Record list start

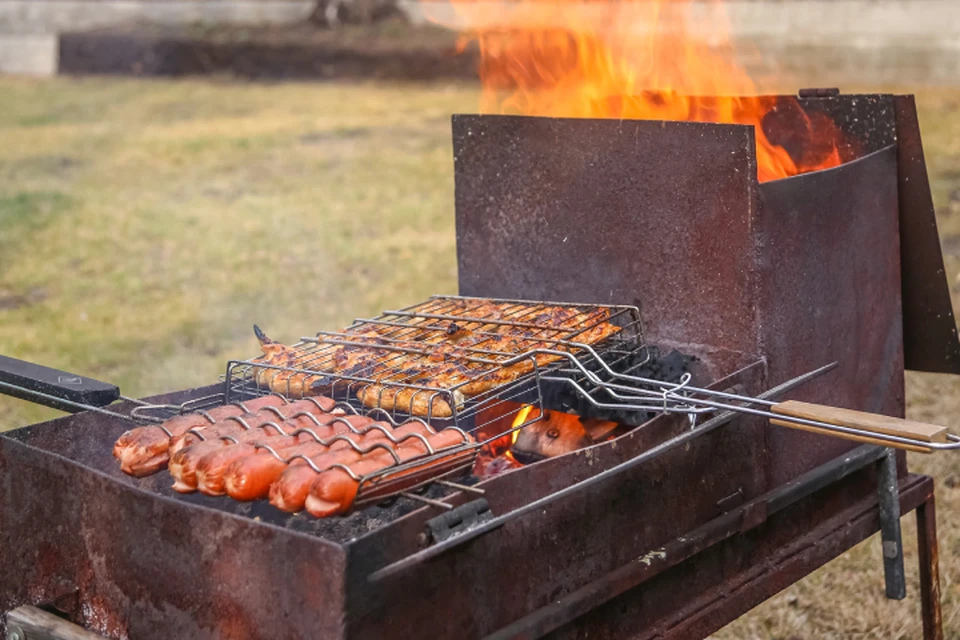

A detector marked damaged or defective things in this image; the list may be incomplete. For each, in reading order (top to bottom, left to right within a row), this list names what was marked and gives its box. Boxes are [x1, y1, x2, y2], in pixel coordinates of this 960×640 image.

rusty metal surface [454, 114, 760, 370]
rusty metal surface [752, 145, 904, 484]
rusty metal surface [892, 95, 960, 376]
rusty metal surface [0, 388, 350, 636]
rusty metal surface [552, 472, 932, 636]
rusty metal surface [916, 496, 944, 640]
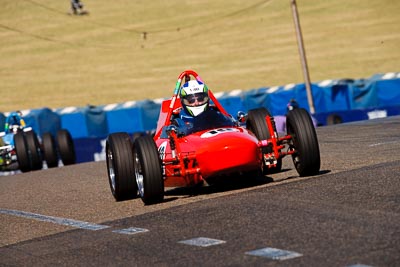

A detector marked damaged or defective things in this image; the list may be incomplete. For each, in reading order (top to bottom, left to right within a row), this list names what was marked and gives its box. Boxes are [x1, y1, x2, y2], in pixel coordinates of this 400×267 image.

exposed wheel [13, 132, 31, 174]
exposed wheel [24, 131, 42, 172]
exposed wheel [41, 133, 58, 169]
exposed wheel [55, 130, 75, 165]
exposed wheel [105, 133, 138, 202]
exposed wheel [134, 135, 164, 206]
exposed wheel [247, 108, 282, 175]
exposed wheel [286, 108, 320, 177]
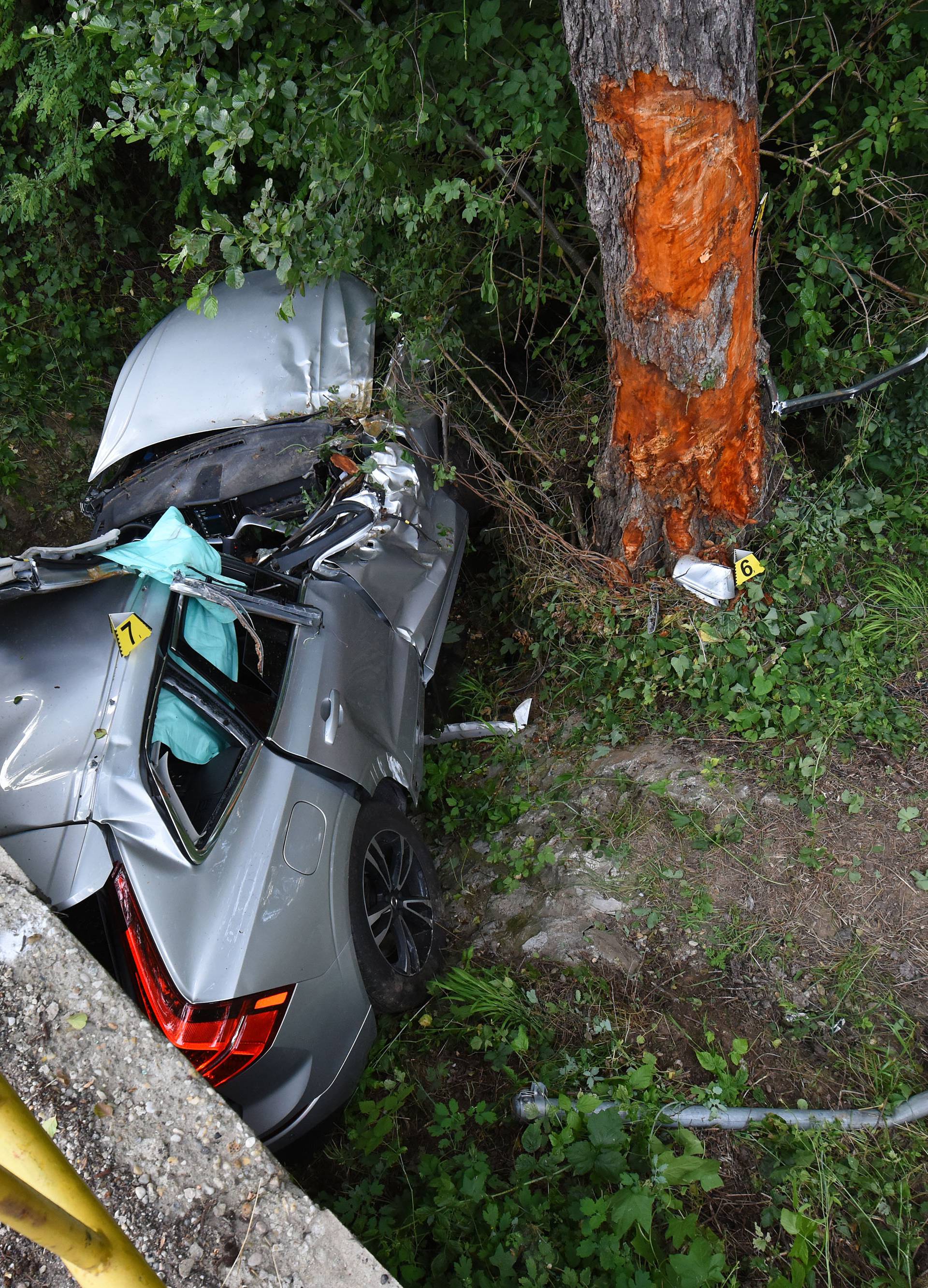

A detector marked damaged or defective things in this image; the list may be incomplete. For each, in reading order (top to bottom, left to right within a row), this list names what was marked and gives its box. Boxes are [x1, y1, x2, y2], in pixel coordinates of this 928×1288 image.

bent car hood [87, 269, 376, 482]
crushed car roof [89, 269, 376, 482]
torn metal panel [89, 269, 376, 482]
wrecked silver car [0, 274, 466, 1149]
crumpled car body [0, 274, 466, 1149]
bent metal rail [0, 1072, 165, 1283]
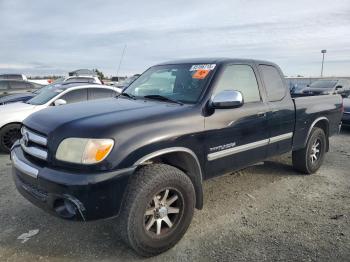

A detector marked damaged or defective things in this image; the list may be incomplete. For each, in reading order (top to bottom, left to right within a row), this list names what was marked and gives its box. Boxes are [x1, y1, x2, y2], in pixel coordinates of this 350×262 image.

Record list end

» To do
Could you give again, word for word, the part of the rows that opens with the line containing "this 400×267 image." and runs through the end of the rows, with both ends included and the pictures left out?

» Result of this exercise
A detector marked damaged or defective things in this image; the list may be incomplete. For each, in reading order (top to bottom, left to right within a row), this list names what was marked and gives its box. Boxes are [x1, y1, x2, y2], in pixel coordinates of this 400×267 image.

exposed wheel [13, 132, 31, 174]
exposed wheel [24, 131, 42, 172]
exposed wheel [41, 133, 58, 169]
exposed wheel [55, 130, 75, 165]
exposed wheel [105, 133, 138, 202]
exposed wheel [134, 135, 164, 206]
exposed wheel [247, 108, 282, 175]
exposed wheel [286, 108, 320, 177]

A detector marked damaged or defective things in this image; the list may be incomplete. For each, in reading order (top to bottom, left to right within a row), this list names what was marked and gives its box. Boxes are [x1, y1, x2, y2], in pixel coordinates of this 928×1288 image.

bent car hood [87, 269, 376, 482]
crushed car roof [89, 269, 376, 482]
torn metal panel [89, 269, 376, 482]
wrecked silver car [0, 274, 466, 1149]
crumpled car body [0, 274, 466, 1149]
bent metal rail [0, 1072, 165, 1283]

A detector marked damaged or defective things in this image; the list may be incomplete. For each, in reading order (top to bottom, left to right within a row), this list names what was marked and gives its box. Boxes are [x1, y1, x2, y2], in pixel coordinates of this 350×262 image.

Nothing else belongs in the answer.